El comentario me tensó.
—¿Un vínculo? —repetí, intentando ocultar el nerviosismo en mi voz.
Barret soltó una risa breve y continuó:
—Sí. Tú fuiste el primero en darle tu esencia. Eso crea algo entre ustedes, algo que va en ambas direcciones. Es por eso que se sienten cómodos juntos.
Su tono era casual, pero yo no podía evitar sentirme más confundido.
—¿Y lo que pasó anoche? —pregunté, buscando algún tipo de explicación.
Barret me observó con una mezcla de paciencia y algo que parecía compasión. Tras unos segundos de silencio, habló.

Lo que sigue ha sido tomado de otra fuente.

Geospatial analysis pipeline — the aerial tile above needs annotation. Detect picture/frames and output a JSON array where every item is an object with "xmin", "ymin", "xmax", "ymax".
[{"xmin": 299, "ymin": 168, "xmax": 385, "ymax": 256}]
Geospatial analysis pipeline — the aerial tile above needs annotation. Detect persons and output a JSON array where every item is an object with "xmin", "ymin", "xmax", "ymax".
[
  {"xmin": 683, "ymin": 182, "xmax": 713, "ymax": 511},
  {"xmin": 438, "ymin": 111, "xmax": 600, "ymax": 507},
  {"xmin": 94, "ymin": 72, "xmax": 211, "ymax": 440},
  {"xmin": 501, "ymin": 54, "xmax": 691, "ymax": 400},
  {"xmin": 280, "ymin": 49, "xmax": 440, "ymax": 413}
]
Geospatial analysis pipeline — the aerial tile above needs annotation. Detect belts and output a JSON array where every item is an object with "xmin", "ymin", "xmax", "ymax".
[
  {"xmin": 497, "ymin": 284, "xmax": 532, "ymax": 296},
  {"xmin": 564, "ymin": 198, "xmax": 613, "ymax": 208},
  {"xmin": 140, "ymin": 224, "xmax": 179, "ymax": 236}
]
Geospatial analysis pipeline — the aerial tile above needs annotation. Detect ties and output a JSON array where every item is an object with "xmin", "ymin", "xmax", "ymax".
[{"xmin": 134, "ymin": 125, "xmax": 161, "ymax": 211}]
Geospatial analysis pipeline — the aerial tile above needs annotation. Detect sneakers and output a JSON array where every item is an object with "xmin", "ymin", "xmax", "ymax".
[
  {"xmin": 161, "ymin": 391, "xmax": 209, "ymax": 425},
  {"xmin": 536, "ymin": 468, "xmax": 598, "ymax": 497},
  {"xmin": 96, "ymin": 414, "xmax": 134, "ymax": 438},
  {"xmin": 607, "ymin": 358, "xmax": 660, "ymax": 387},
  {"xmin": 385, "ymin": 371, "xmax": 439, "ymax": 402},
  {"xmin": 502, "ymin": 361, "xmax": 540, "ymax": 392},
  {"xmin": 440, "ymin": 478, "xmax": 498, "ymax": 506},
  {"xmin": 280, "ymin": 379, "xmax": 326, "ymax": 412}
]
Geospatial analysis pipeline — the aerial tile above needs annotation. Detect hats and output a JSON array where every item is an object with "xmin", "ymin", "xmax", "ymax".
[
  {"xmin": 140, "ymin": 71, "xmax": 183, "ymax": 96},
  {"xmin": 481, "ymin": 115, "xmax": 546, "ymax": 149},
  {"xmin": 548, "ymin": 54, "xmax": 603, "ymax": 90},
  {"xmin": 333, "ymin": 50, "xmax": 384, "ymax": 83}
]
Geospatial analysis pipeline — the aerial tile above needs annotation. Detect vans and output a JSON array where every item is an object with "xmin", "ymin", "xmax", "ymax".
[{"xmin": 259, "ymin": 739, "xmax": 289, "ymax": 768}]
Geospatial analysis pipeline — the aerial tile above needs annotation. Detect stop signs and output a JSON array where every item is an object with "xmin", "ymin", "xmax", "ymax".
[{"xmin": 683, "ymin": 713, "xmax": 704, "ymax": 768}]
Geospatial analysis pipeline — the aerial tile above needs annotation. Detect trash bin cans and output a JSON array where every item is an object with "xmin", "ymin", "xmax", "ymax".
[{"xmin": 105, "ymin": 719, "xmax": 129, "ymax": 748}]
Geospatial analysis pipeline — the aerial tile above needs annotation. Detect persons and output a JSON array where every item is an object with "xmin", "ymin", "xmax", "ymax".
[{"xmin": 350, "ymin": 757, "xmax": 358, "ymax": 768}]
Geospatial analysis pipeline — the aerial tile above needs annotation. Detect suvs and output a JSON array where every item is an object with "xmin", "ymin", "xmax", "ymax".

—Mira, Derek, lo que te voy a decir no es para que te sientas mal, pero necesitas entender algo. Un Umbral recién transformado por lo general no puede controlarse con alguien que realmente le atrae. Si Ambar hubiera sentido algo más fuerte por ti… —Se encogió de hombros—, bueno, no habría sido tan delicada como dices que fue.
El peso de sus palabras cayó sobre mí como una roca.
—Entonces, ¿eso significa…? —empecé, pero la garganta se me cerró antes de poder terminar la pregunta.
—Significa que te aprecia, claro. Pero si estás esperando algo más, tal vez no sea como tú lo sientes.
Me quedé en silencio, mordiéndome el interior de la mejilla para no decir nada estúpido. Barret suspiró y puso una mano en mi hombro.
—Eres un buen chico, Derek. Alguien fuerte, noble. Pero no puedes forzar lo que no está ahí. Y, bueno, tal vez lo que necesitas no es buscar que otros te vean de otra forma, sino verte tú mismo de manera diferente.
Asentí sin decir nada. No porque estuviera de acuerdo, sino porque no tenía energía para discutir. Me despedí de Barret y salí del taller, sintiendo que cada paso pesaba más que el anterior.
Mientras caminaba hacia casa de Tobias, una idea amarga comenzó a asentarse en mi mente. Quizás Barret tenía razón. Tal vez lo que sentía por Ambar era más que simple amistad, pero eso no significaba que fuera recíproco. Después de todo, no era la primera vez que me veía en esta posición. Siempre había sido el oso amigo de todos, el que estaba ahí para escuchar, para ayudar, para cargar con lo que fuera necesario… pero nada más.
La realidad dolía más de lo que quería admitir. En mi pecho había una mezcla de resignación y tristeza, como si un pequeño fragmento de esperanza se hubiera roto sin remedio. Cuando llegué a casa de Tobias, solo quería encerrarme en mi habitación y olvidarme del mundo por un rato.
Era bueno ser el amigo de todos, sí. Pero, por primera vez en mucho tiempo, no podía evitar preguntarme si alguna vez sería algo más.